In practice, this means:
Formulation strategies are tailored to disease-relevant exposure, not just manufacturability
Release profiles are aligned with the therapeutic mechanism and clinical hypothesis
Phase I formulations are evaluated against Phase II+ expectations, not treated as disposable solutions
Early formulation choices are made to minimize disruptive reformulation later in development
The objective is to preserve clinical momentum while reducing downstream technical and regulatory risk.
Crystal's formulation strategy is guided by the M3 framework, which integrates formulation decisions across three interdependent dimensions:
Molecule Clinical needs, DMPK understanding, pharmacodynamics, safety, and the molecular profile define what exposure is required to meaningfully test the biology.
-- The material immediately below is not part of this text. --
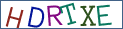 Type the letters shown in the picture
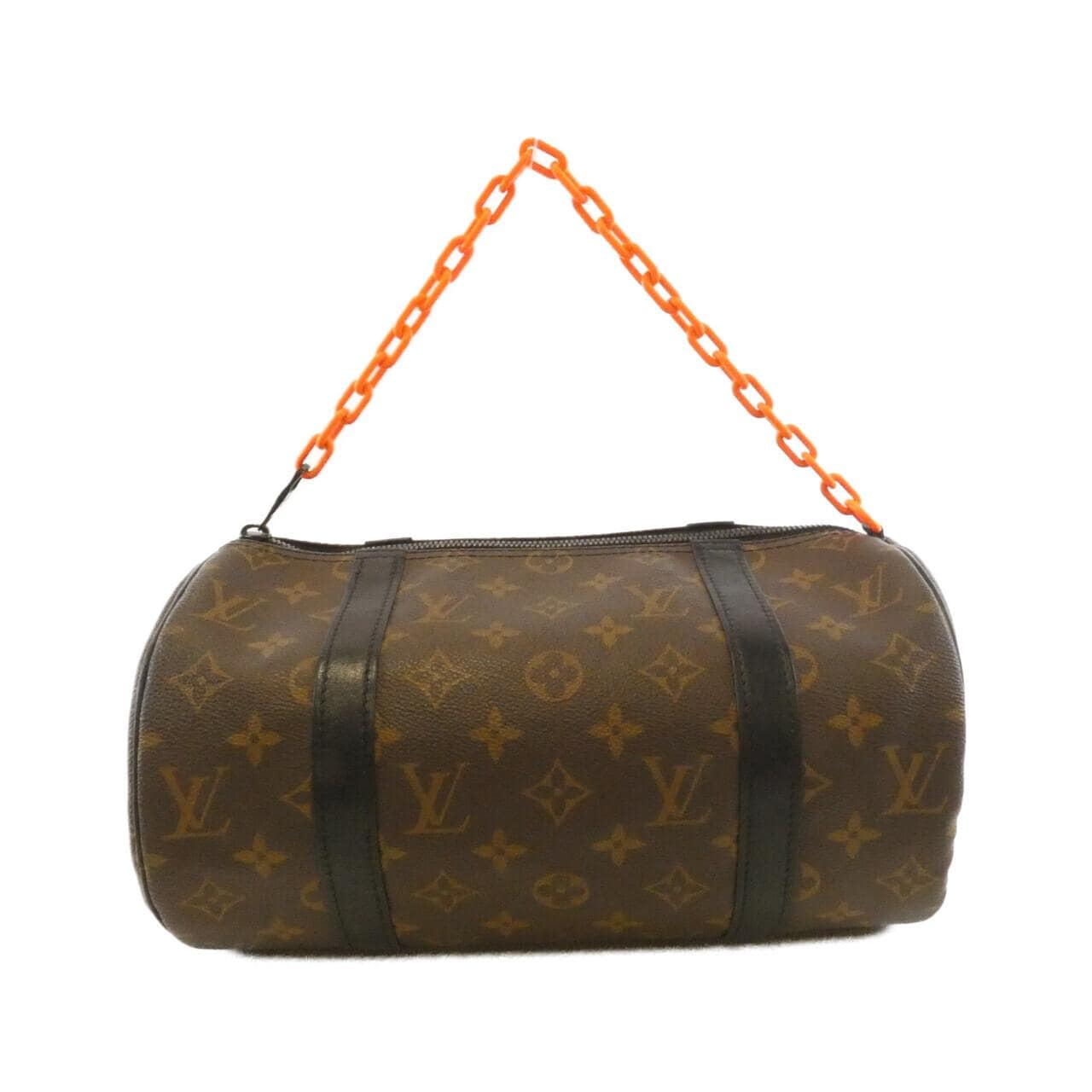 ルイヴィトン モノグラム ソーラーレイ ミニ ポロション M44479 ショルダーバッグ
Material API solid form, physicochemical and biopharmaceutical properties, excipient functionality, stability, and process-fit composition determine whether that exposure can be delivered reliably and reproducibly.
Medicine TPP-driven design, critical quality attributes (CQAs), critical process parameters (CPPs), and a durable drug product control strategy ensure that the formulation can scale and remain viable across development stages.
Formulation decisions are evaluated across all three dimensions simultaneously—not optimized in isolation.
Crystal Pharmatech operates as a specialty CRO/CDMO, intentionally focused on the most decision-intensive stages of development.
Rather than offering maximal service breadth, we concentrate depth and senior scientific oversight in areas where early decisions disproportionately influence clinical success.
This specialization allows us to:
Go deeper where risk is created
Maintain consistent scientific ownership of formulation strategy
Support programs before scale and execution dominate decision-making
Crystal often complements one-stop-shop CDMOs by helping ensure that formulation foundations are correct before programs enter execution-heavy phases.
Solid-state research, polymorph/salt/cocrystal screening and selection, preformulation, and crystallization development are supported from Cranbury, New Jersey or Suzhou, China. Formulation development and GMP manufacturing are supported from Toronto, Canada or Suzhou, China.
Our geographic footprint provides flexibility in execution and supply strategy, while maintaining consistent scientific assumptions and lifecycle intent.
The science does not change with location.
Crystal Pharmatech is typically engaged when teams want to:
Pressure-test whether early formulation strategies can survive beyond Phase I
Align solid-state and formulation decisions with clinical objectives and TPP
Reduce the risk of late-stage reformulation or clinical ambiguity
Bring senior formulation judgment into early development decisions
First-Time-Right formulation is ultimately about respecting the cost of early decisions.
When formulation is designed with full lifecycle intent—grounded in Molecule, Material, and Medicine—programs are better positioned to generate interpretable clinical data and progress with confidence.